At a information convention on Wednesday, Rep. Jamaal Bowman, a New York Democrat and probably the most few allies TikTookay reputedly has at the Hill, stated lawmakers considering protective customers mustn’t goal TikTookay, however should as a substitute center of attention on a countrywide regulation that may offer protection to person knowledge throughout all social media platforms. . Chew additionally famous the failure of US social media firms to deal with the very issues for which TikTookay used to be being criticized.
“American social companies don’t have a good track record with data privacy and user security,” he stated. “Look at Facebook and Cambridge Analytica, only one instance.”
Committee members also showed a host of TikTok videos that encouraged users to harm themselves and commit suicide. Many questioned why the platform’s Chinese counterpart, Douyin, does not carry the same potentially dangerous content as the American product.
Chew replied that it depends on the laws of the country where the app is operating. He said the company has about 40,000 moderators that track harmful content and an algorithm that flags material.

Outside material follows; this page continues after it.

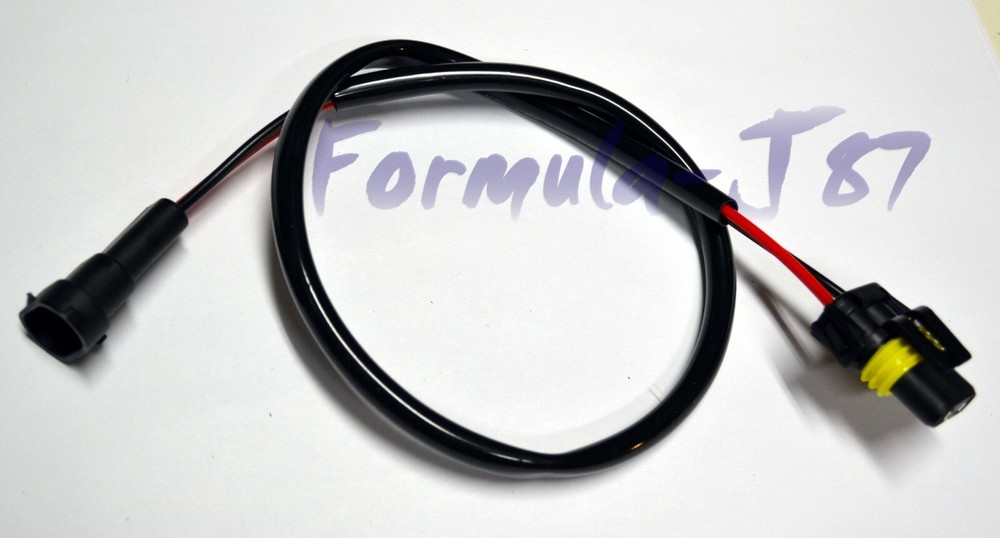Conversion Wire H11 to 9006 Two Harness Fog Light Bulb Socket Plug Connector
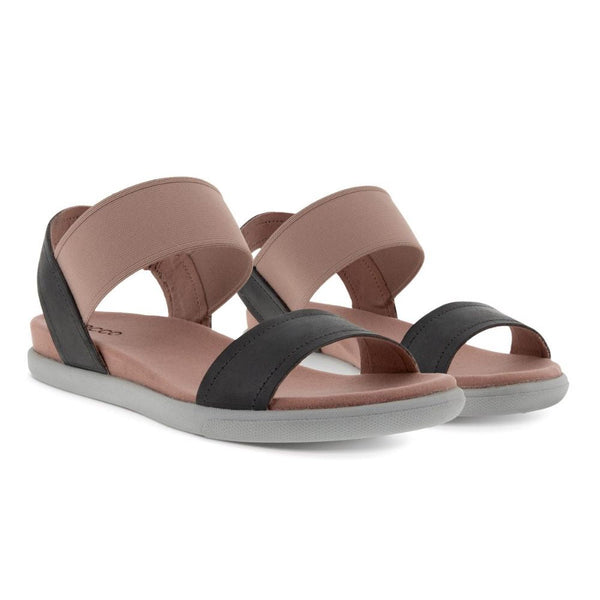 ECCO Women's Damara Sandal Moonless Sambal KP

Wealth management firm Wedbush described the hearing as a “crisis” for TikTok that made a ban more likely if it doesn’t separate from its Chinese parent. Emile El Nems, an analyst at Moody’s Investors Service, said a ban would benefit TikTok rivals YouTube, Instagram and Snap, “most likely leading to upper earnings proportion of the entire promoting pockets.”
To avoid a ban, TikTok has been trying to sell officials on a $1.5 billion plan, Project Texas, which routes all US user data to servers owned and maintained by the software giant Oracle.
As of October, all new US user data was being stored inside the country. The company started deleting all historical US user data from non-Oracle servers this month, in a process expected to be completed this year, Chew said.
Republican Rep. Dan Crenshaw noted that regardless of what the company does to assure lawmakers it will protect US user data, the Chinese government can still have significant influence over its parent company and ask it to turn over data through its national security laws.
Congress, the White House, US armed forces and more than half of US states have already banned the use of the app from official devices. Similar bans have been imposed in other countries including Denmark, Canada, Great Britain and New Zealand, as well as the European Union.
A complete TikTok ban in the US would risk political and popular backlash from its young user base and civil liberties groups.
David Kennedy, a former government intelligence officer who runs the cybersecurity company TrustedSec, said he agrees with restricting TikTok access on government-issued phones but that a nationwide ban might be too extreme.
“We have Tesla in China, we have Microsoft in China, we have Apple in China. Are they going to start banning us now?” Kennedy stated. “It could escalate very quickly.”